学習文:
- - - -

上遠野浩平
しずるさんと偏屈な死者たち
しずるさんシリーズ

富士見ミステリー文庫より発刊されているミステリー小説。書き下ろしの「騎士は恋情の血を流す」以外は、短編集の形をとっている。


僕が持っているのは
しずるさんと偏屈な死者たち(画像左)
しずるさんと底無し密室たち(画像右)
しずるさんと無言の姫君たち(画像中央)

ここに、
騎士は恋情の血を流す(書き下ろし)
しずるさんと気弱な物怪たち
が加わり、現在刊行されているしずるさんシリーズが揃うことになる。さがそうかな。
カバーイラストは椋本夏夜が担当している。
とにかく可愛い。絵柄が可愛い、着ている服も二人の顔も可愛い。

元は、僕が中学生の頃に亡くなった、大好きだった親戚のお兄さんが本棚に並べていたもの。お兄さんは百冊以上本を持っていて(ほとんどライトノベルスだったけれど)、お兄さんの本棚にはまだたくさん本が残っているそう。この本はその中から、お兄さんの弟さんが持っていっていいといってくれた。

以下、ネタバレあり

ストーリーは、よーちゃんとしずるさんの二人の会話で展開していく。

- - - -

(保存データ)
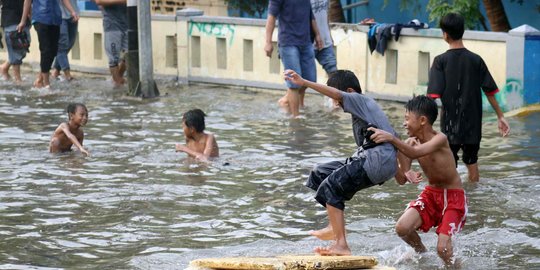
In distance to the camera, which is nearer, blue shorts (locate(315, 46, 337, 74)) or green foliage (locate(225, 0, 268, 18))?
blue shorts (locate(315, 46, 337, 74))

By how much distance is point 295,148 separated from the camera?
43.8 ft

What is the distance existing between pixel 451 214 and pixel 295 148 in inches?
203

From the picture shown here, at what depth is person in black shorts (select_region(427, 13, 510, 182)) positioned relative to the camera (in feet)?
34.4

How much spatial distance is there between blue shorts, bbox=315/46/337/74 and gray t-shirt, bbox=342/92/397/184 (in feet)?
25.0

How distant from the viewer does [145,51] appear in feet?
58.1

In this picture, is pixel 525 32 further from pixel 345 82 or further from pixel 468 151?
pixel 345 82

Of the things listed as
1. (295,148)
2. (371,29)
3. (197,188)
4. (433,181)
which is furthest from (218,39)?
(433,181)

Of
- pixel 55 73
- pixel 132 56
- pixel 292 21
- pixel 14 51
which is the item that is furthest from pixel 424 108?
pixel 55 73

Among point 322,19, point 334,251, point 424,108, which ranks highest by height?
point 322,19

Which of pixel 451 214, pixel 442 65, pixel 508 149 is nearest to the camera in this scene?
pixel 451 214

- - - -

理解度チェック:
• A. しずるさんシリーズの文章のうち、「カバーイラストは椋本夏夜が担当している。」から「ストーリーは、よーちゃんとしずるさんの二人の会話で展開していく。」までのすべてを、一字一句そのまま書き写しなさい。
• B. しずるさんシリーズの文章について、次の問いに答えなさい。
(i) カバーイラストを担当しているのはだれですか。
(ii) 書き下ろしの作品の題名は何ですか。
(iii) ストーリーはだれとだれの会話で展開していきますか。
• C. しずるさんシリーズの文章の続きを書きなさい。
データはこの課題では使いません。

問題の解答:
• A.
カバーイラストは椋本夏夜が担当している。
とにかく可愛い。絵柄が可愛い、着ている服も二人の顔も可愛い。

元は、僕が中学生の頃に亡くなった、大好きだった親戚のお兄さんが本棚に並べていたもの。お兄さんは百冊以上本を持っていて(ほとんどライトノベルスだったけれど)、お兄さんの本棚にはまだたくさん本が残っているそう。この本はその中から、お兄さんの弟さんが持っていっていいといってくれた。

以下、ネタバレあり

ストーリーは、よーちゃんとしずるさんの二人の会話で展開していく。

• B.
(i) 椋本夏夜
(ii) 騎士は恋情の血を流す
(iii) よーちゃんとしずるさん

• C.
しずるさんは重い病気で長く入院中。数少ない見舞い客であるよーちゃんは、しずるさんのために、しずるさんのお見舞いに来るときは「事件」も持ってくる。世の中で起きる不思議な事件、不可解な事件。しずるさんが興味を示すのは、そんなものばかり。
病院から出られないしずるさんのため、よーちゃんは、現場へいったり警察に聞き込んだりと奔走する。

僕がこの中で特にすきなのは、何れも「しずるさんと底無し密室たち」に収録されている、
しずるさんと吸血植物
しずるさんと7倍の呪い
の二話。

吸血植物では、ムシトリナデシコという実在する可憐な花が登場する。どこにでもあるような、アスファルトの道の脇の草むらで、白いムシトリナデシコに囲まれた、ミイラ化した死体が見つかる。「この“白い花の密室”は決して破れないのよ」と、事件の真相を考えるよーちゃんに、しずるさんは諭す。

7倍の呪いでは、聖書に登場するカインという青年の話がわずかに語られる。それと共に、ハウス・オブ・メディチクラフトというカードゲームをしながら、過去に起きた「メディチクラフトの悲劇」と言う事件を紐解いていくことになる。「それはもう過去の事件で、もう終わっていて、人がそこに付け加えられるものは何もない」と、しずるさんは最初に念押しする。

この短編集の間には、「はりねずみチクタのぼうけん」という、よーちゃんが昔気に入っていた、おもちゃの時計のついたはりねずみの人形の、可愛らしいお話が入っている。よーちゃんとしずるさんが、二人で話ながら、穏やかで暖かい物語を紡いでいく。

しずるさんシリーズは、事件は凄惨なものが多くても、二人の会話に「犯人を追い詰める」と言う意思がないので、妙な安心感があって、落ち着いてゆっくり読める。個人的には。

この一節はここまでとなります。